■ TASK TO COMPLETE: Continue the passage comparing coral metagenomes, starting right after its final sentence.

■ TEXT SHOWN:
At SEED Level 2, the differences between the present data and publicly available datasets were significant (one-way ANOSIM, R = 0.5653, p = 0.0328). At SEED Level 3, the metagenomes of M. hispida and M. decactis were also more similar to each other than to the other metagenomes (one-way ANOSIM, R = 0.5949, p = 0.0285). The functional categories at SEED Level 3 that showed significant differences between the metagenomes of the Brazilian corals and all the other metagenomes were identified using White's non-parametric t-test with 1,000 bootstrapping replications. Figure 2 shows the attributes where the differences presented the smallest p-value. The only SEED categories that were differentially distributed were “Accession colonization factor”, “Dot-Icm type IV secretion system”, and “Type III secretion systems”, which were more abundant in the metagenomes of the Brazilian corals.

Figure 2

Distribution of the SEED categories (Level 3) with difference between the metagenomes of M. hispida and M. decactis (light gray) and the 29 metagenomes publicly available at MG-RAST (dark gray).

The visualization of similarities among the metagenomes by non-metric MDS of SEED functional categories and Pfam profiles did not result in clear discriminations of the communities (Figures S1 and S2).

No Pfam domains or SEED categories were found to be unique to the coral metagenomes used in this study (M. hispida, M. decactis, Porites compressa and Acropora sp.).

■ DATASET EXCERPTS:
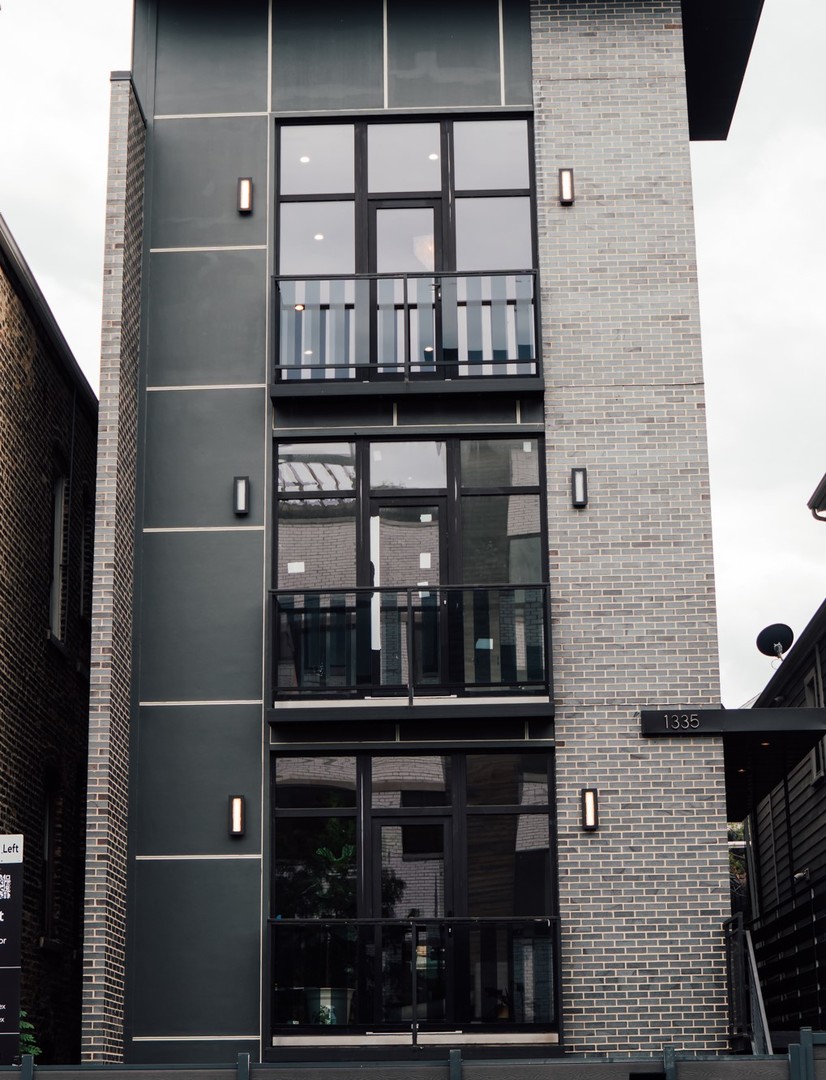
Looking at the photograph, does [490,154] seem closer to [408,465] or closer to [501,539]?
[408,465]

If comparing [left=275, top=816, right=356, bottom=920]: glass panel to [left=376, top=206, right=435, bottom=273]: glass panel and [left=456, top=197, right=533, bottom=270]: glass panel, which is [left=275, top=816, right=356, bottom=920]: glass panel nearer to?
[left=376, top=206, right=435, bottom=273]: glass panel

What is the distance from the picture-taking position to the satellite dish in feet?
71.6

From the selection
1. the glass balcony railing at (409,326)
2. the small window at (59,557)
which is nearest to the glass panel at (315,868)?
the glass balcony railing at (409,326)

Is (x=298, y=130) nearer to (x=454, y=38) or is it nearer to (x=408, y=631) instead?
(x=454, y=38)

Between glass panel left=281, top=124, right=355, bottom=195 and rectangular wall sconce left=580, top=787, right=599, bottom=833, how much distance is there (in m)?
6.75

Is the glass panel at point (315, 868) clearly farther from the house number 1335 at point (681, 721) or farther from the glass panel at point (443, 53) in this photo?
the glass panel at point (443, 53)

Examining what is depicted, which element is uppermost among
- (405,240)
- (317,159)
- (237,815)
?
(317,159)

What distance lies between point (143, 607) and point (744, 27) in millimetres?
9159

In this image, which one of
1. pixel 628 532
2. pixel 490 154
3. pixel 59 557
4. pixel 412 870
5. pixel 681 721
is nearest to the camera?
pixel 412 870

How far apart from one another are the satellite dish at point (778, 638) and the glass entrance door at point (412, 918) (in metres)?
7.81

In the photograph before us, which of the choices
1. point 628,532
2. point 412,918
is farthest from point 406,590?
point 412,918

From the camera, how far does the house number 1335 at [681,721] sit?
1571 cm

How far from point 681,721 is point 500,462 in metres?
3.14

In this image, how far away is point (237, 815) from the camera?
15625 millimetres
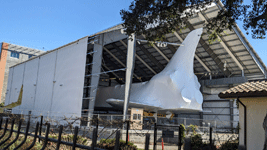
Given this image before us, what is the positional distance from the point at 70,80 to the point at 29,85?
1098 cm

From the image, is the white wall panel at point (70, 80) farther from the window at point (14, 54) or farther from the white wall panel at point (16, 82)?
the window at point (14, 54)

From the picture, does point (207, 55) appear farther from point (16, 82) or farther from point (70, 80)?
point (16, 82)

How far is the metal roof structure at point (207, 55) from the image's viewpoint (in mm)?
24353

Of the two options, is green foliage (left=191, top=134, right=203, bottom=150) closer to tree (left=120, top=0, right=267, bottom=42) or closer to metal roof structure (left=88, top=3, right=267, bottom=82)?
tree (left=120, top=0, right=267, bottom=42)

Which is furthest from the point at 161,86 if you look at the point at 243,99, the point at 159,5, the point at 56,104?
the point at 159,5

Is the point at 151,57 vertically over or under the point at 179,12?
over

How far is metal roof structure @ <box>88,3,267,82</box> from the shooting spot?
24353mm

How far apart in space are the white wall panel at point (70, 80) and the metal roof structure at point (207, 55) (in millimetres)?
2517

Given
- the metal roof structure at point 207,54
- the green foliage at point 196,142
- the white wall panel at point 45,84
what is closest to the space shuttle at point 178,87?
the metal roof structure at point 207,54

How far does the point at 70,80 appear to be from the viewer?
24062mm

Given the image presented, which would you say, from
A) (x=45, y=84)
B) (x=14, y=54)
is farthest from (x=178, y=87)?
(x=14, y=54)

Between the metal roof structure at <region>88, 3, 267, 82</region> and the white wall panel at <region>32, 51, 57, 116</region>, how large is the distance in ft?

■ ANSWER BOX:
Gene-sharing network

An all-against-all approach was used to look for nearly identical sequences (99% of nucleotide identity and minimum alignment length of 100 bp) in pairs of metagenomes, in order to obtain their similarity indexes (Table S2). The metagenomes that shared more identical sequences were M. decactis and M. hispida (J = 9.152×10−4). The human gut metagenome TS5 shared more identical sequences with the chicken cecum sample (J = 3.47×10−4) than with the human gut TS1 (J = 1.53×10−4). Other metagenomes that shared a high number of identical sequences were the marine sponges SpongeAb1 and SpongeAb2 (J = 4.21×10−4), and the artic viromes ArcticVir and GOMVir (J = 3.13×10−4). Pfam domains were identified in the shared sequences of the four pairs of metagenomes that most shared sequences (M. hispida and M. decactis; ArcticVir and GOMVir; SpongeAb1 and SpongeAb2; and Gut_Ts5 and ChickenCecum). The top ten Pfam hits are shown in Table S3. However, on average, Pfam domains were identified in only 26% of the sequences. The Jaccard's values of shared sequences were not strongly correlated with the taxonomic profile at superkingdom level (Mantel's test, R = 0.1983, p = 0.0002), the SEED functional profile at level 3 (Mantel's test, R = 0.1172, p = 0.0028), and the Pfam distribution (Mantel's test, R = 0.1892, p = 0.0002). This means that the metagenome pairs that were more similar in terms of functional and taxonomic (at the superkingdom level) composition did not share more identical sequences. Moreover, no strong correlation was found between sequence-sharing and geographical distance (Mantel's test, R = 0.1638, p = 0.0002), hence a metagenome pair collected at close sample sites did not share more sequences than a metagenome pair collected at distant sample sites. ANOSIM was used to test whether datasets for groups in the same category shared more sequences within the group than between groups. The categories tested were habitat (marine or terrestrial); lifestyle (free-living or animal-associated); climate (tropical, temperate, or polar); metagenome type (microbial, plasmidial, or viral); sequencing methodology (cloning or not); MDA (amplified or not); and study (metagenomes sequenced in the same study were grouped together) (Table 3). The groups that had significant differences in sequence-sharing were marine and terrestrial (ANOSIM, R = 0.2032, p = 0.0003), and tropical and temperate (ANOSIM, R = 0.2109, p = 0.0001).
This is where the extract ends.